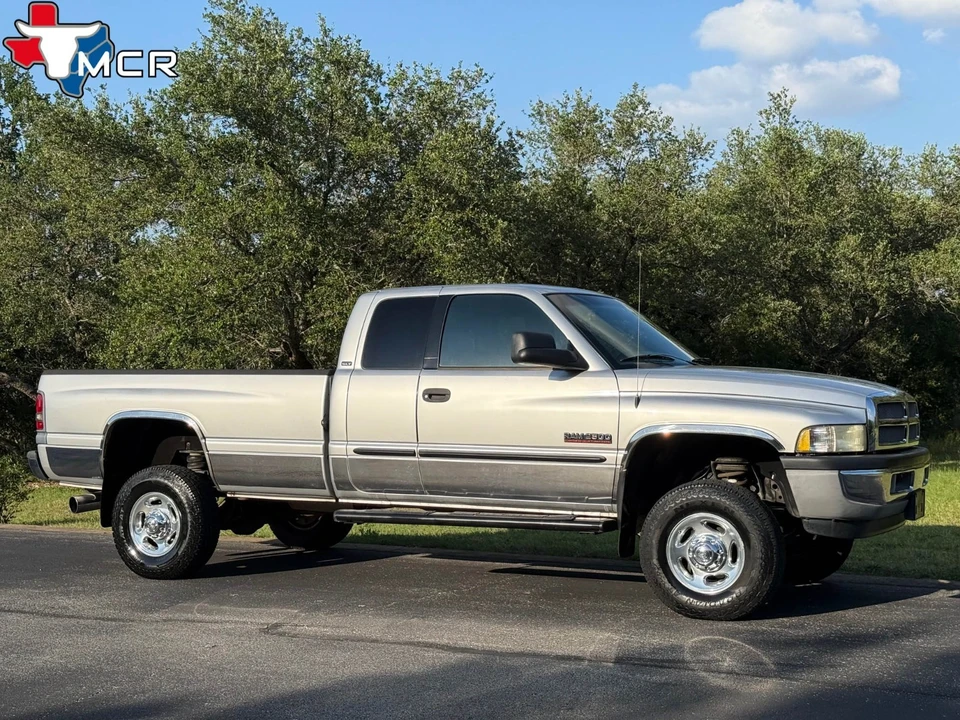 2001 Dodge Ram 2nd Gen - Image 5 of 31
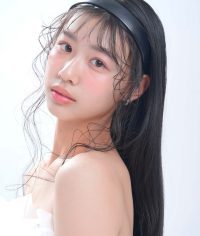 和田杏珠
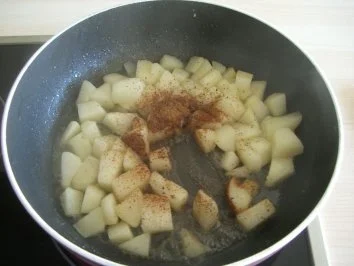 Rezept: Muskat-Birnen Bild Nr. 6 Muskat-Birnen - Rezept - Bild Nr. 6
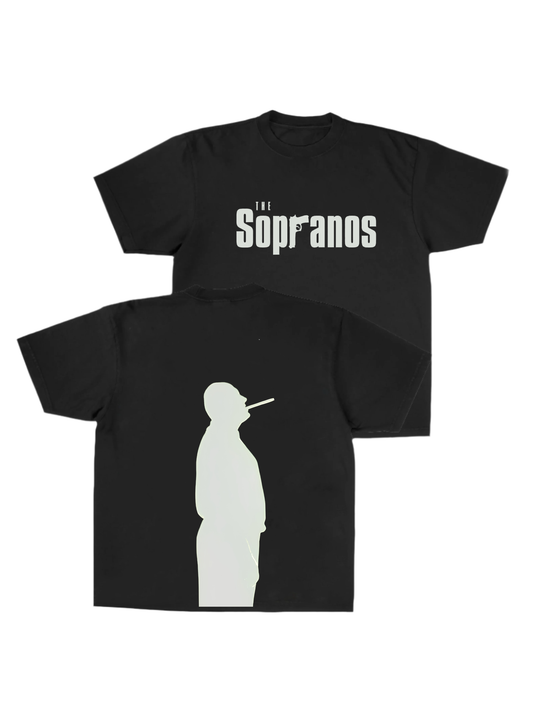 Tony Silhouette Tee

= = = = =

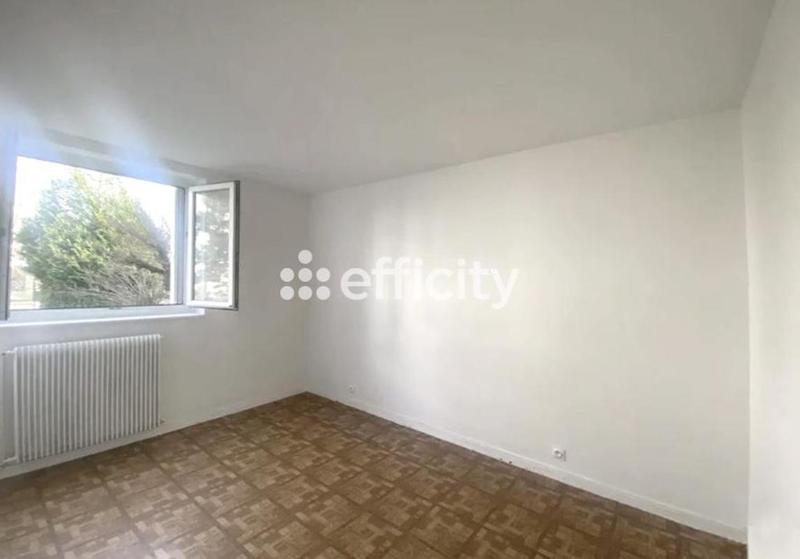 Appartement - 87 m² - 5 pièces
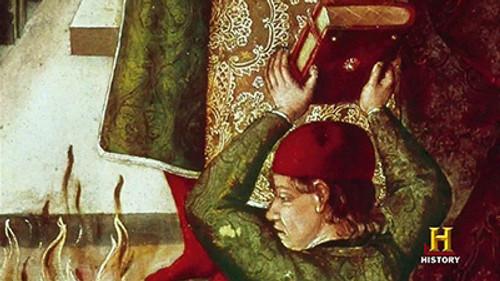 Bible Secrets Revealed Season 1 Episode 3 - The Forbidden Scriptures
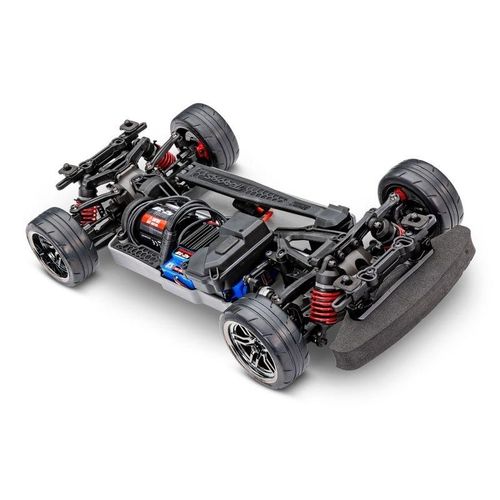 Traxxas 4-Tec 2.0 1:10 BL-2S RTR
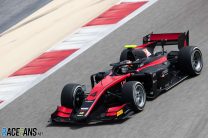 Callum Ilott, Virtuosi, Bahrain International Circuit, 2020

= = = = =

Quote the listing between the lines holding "2001 Dodge Ram 2nd Gen - Image 5 of 31" and "Tony Silhouette Tee", inclusive, keeping the text only and leaving out the pictures.

**Exercise solution:**
 2001 Dodge Ram 2nd Gen - Image 5 of 31
 和田杏珠
 Rezept: Muskat-Birnen Bild Nr. 6 Muskat-Birnen - Rezept - Bild Nr. 6
 Tony Silhouette Tee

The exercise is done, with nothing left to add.